In the videos of Surf Ranch, the wave is a dream, not a drop of water out of place. But we don’t know what it would be like to run a live event in one. For instance, after each wave, the foil needs to be reset. How long does that take? How long does it take for the turbulence in the pool to settle after each wave?

Let’s say, to make the wave all perfect and glassy like we see on the videos, that there is one wave every ten minutes. Would a heat consist of two waves apiece and last 40 minutes? Downtime between waves is bad enough in the WSL viewing experience. Imagine waiting for the bubbles to go flat in a pool.

And we’ve only seen Kelly’s pool offered as a right. Would we expect the IOC to award  backside and frontside gold medalist or to build two pools adjacently?

Tokyo 2020 runs from August 7th to the 23rd.

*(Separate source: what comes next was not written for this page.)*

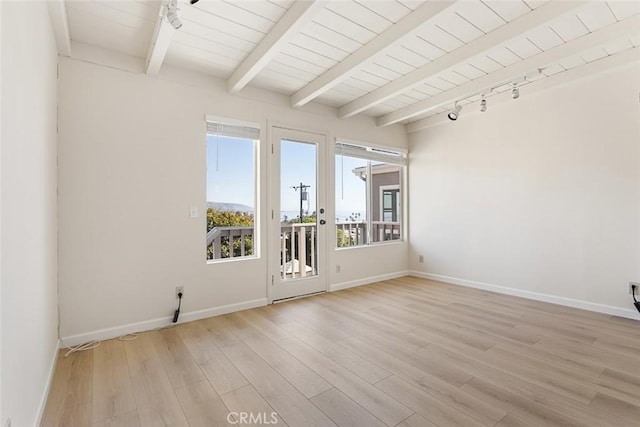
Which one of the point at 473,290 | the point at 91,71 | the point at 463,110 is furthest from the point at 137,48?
the point at 473,290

Surfing will have the duration of the games as a waiting period for swell. With only 40 allocated competitors split evenly amongst the sexes, Olympic Surfing will take only two days to complete.

The odds of getting two fun days at Shidashida during early typhoon season are good, (it was pumping this year) and if need be, the event could go mobile. There are plenty of options close by on the Chiba peninsula. Shidashida is renowned however, for being Japan’s most dependable beachbreak.

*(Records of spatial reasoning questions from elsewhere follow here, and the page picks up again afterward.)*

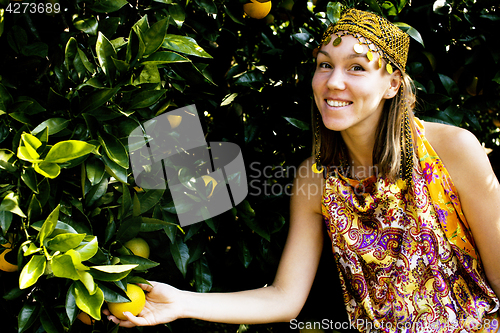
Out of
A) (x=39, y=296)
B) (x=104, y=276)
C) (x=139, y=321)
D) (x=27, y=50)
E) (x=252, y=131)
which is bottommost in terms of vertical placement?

Located one hour from Tokyo by car or train, Shidshida has held World Qualifying Series contests and Pro Junior events since the 1990s. A wide beach, the location is ideal to handle crowds of visitors.

Fortunately, for those competing and spectating, the waves for the Olympics could be fun. Check out this WSL clip of a Qualifying Series event at Shidashida during a typhoon swell. Conditions look better than Huntington Beach did for the US Open of Surfing.

Surfing being voted into Tokyo 2020 Games was a monumental shift, but it  doesn’t secure a permanent slot to future games.  Kelly’s wave pool is our ticket to landlocked countries and that’s exactly where the IOC should build them.

Introduce surfing to a place where it wouldn’t be possible. Building a pool when the coast is an option, sets a precedence for host nations to uphold. Olympic Surfing might be considered too costly to run if that’s the case. The IOC has to be certain that what they build will benefit the host nation’s economy and Japan’s history tells them that the wave pool craze doesn’t last.

Until Slater showed off the Surf Ranch, the wave at Ocean Dome, part of the Seagaia Resort, was the internet’s most sensational wave pool. This video of Owen Wright and Julian Wilson, was the only glimpse we saw of Ocean Dome’s potential, but nine years later it never stops looking like a good time.

But what the video doesn’t show is that Ocean Dome was expensive to operate and close to a good surf spot. Both were factors  for the pool going flat forever in 2007 due to bankruptcy.  Slater’s wave is better, but without proof of its commercial success, it’s too big of a financial risk to the Japanese economy, and that’s the ultimate decision maker when it comes to Olympic politics.